From resident requests to supply chain skills, the golden thread panel at the Digital Construction Summit, answered questions from the audience on a range of issues.
‘Freeholders must engage with residents’
Aman Sharma, MD of Totus Digital and deputy chair of the Building Regulations Advisory Committee, said: “There is a requirement for a resident engagement strategy and information to be provided to residents in an appropriate format – and that doesn’t mean .dwg files. But what about facilitation? At present, BMS systems do exist in some buildings that facilitate that information exchange, but we may need to build in extra levels of efficacy. I’m seeing more resident engagement tools. In some cases, residents have sourced and imposed a solution on a freeholder, which is fantastic to hear.
“So duty holders need to check if they have the infrastructure in place to facilitate the information exchange, and engage with residents and ask how they want the information presented and how often.”
‘Dialogue is changing in the supply chain’
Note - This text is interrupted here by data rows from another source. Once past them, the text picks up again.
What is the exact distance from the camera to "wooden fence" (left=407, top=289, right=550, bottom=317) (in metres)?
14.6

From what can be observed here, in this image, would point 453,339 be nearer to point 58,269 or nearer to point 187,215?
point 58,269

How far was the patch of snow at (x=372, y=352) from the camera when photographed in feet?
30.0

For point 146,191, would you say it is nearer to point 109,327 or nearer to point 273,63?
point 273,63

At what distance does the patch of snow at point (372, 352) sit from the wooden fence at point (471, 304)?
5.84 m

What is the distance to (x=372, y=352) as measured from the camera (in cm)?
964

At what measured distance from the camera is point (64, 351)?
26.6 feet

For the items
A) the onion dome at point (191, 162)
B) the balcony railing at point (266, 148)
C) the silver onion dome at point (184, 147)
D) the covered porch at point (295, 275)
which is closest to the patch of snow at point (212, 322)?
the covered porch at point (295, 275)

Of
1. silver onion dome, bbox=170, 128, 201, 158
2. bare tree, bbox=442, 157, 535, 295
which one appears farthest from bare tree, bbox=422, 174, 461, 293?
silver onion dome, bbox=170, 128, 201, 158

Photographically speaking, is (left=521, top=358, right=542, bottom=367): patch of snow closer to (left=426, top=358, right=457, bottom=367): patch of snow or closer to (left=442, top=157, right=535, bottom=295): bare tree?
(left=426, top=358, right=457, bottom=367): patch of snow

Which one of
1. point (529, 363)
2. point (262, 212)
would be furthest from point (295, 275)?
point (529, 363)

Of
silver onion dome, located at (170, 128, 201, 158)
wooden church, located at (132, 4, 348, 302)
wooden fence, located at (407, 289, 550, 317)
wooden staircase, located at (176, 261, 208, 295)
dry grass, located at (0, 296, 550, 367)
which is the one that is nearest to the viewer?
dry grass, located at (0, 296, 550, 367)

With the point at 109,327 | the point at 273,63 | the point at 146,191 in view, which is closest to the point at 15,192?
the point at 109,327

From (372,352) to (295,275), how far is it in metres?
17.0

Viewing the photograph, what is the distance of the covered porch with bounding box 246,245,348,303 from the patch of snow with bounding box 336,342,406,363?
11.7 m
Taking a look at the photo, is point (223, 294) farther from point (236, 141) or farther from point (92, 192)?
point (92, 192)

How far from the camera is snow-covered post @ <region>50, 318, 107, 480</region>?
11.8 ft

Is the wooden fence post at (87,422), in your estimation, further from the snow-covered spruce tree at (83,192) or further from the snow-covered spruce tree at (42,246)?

Jack Ostrofsky, head of sustainability & design at Southern Housing Group, revealed: “We haven’t yet kicked anyone off our supply chain because they weren’t up to speed. We have a BIM quality question in our tender process. And some of our contractors weren’t quite up to speed. But they are really good builders, so we told them this, and they’ve gone out and hired a BIM coordinator. It is difficult because not all contractors want to share their design process. So the dialogue is changing.”
‘There’s a heck of a lot to do’
Eddie Tuttle, director of policy, external affairs and research at the CIOB, said: “CIOB sees the golden thread as a complete way of dealing with the issues we’ve experienced on site and in occupation. The principle is ensuring the right people have the right information at the right time so that residents are safe and feel safe in their homes. A big challenge for owners of existing buildings is collating this information when it may not currently exist or if it does in unlikely to exist in a digital format. There’s a heck of a lot to do.”
‘Mandating the process is not going to happen’
Sharma explained: “Mandating anything in a functional system represents a paradox. The Building Safety Regulator is not expecting to see the same golden thread in different built assets. What the golden thread looks like will vary from building to building. We did look at it. But mandating a particular process is very difficult. And there is very good guidance provided for anyone starting out, look at the work of nima and BIM4HAs.
“Also, the HSE has a rich legacy of enforcement in the health and safety arena, they know how to nudge industries into better practices, and the golden thread will be enforced correctly when it comes on stream.”
‘It is not overkill preparing a golden thread for all buildings’
Ostrofsky said: “We have some two- or three-storey buildings with just five to ten home units, which we have to maintain, and I don’t want my high rises to have a different data standard from all my other buildings. So having one data standard for all our assets means we can provide the same service, the same level of control. So it is not overkill. We just want good information about everything so we can manage our assets better.”
‘A digital shadow could be more useful than a digital twin’
Ostrofsky said: “No one has delivered a digital twin that I’m aware of. But in any case, we don’t need that level of information in housing – we’re not talking about the complexity of nuclear power stations. For me, the metadata we need is a spreadsheet that links into various non-graphical databases. The term that is emerging now is digital shadow. That to me sounds much more useful, where metadata that relates to a building is spatially referenced. I think that’s worth exploring.”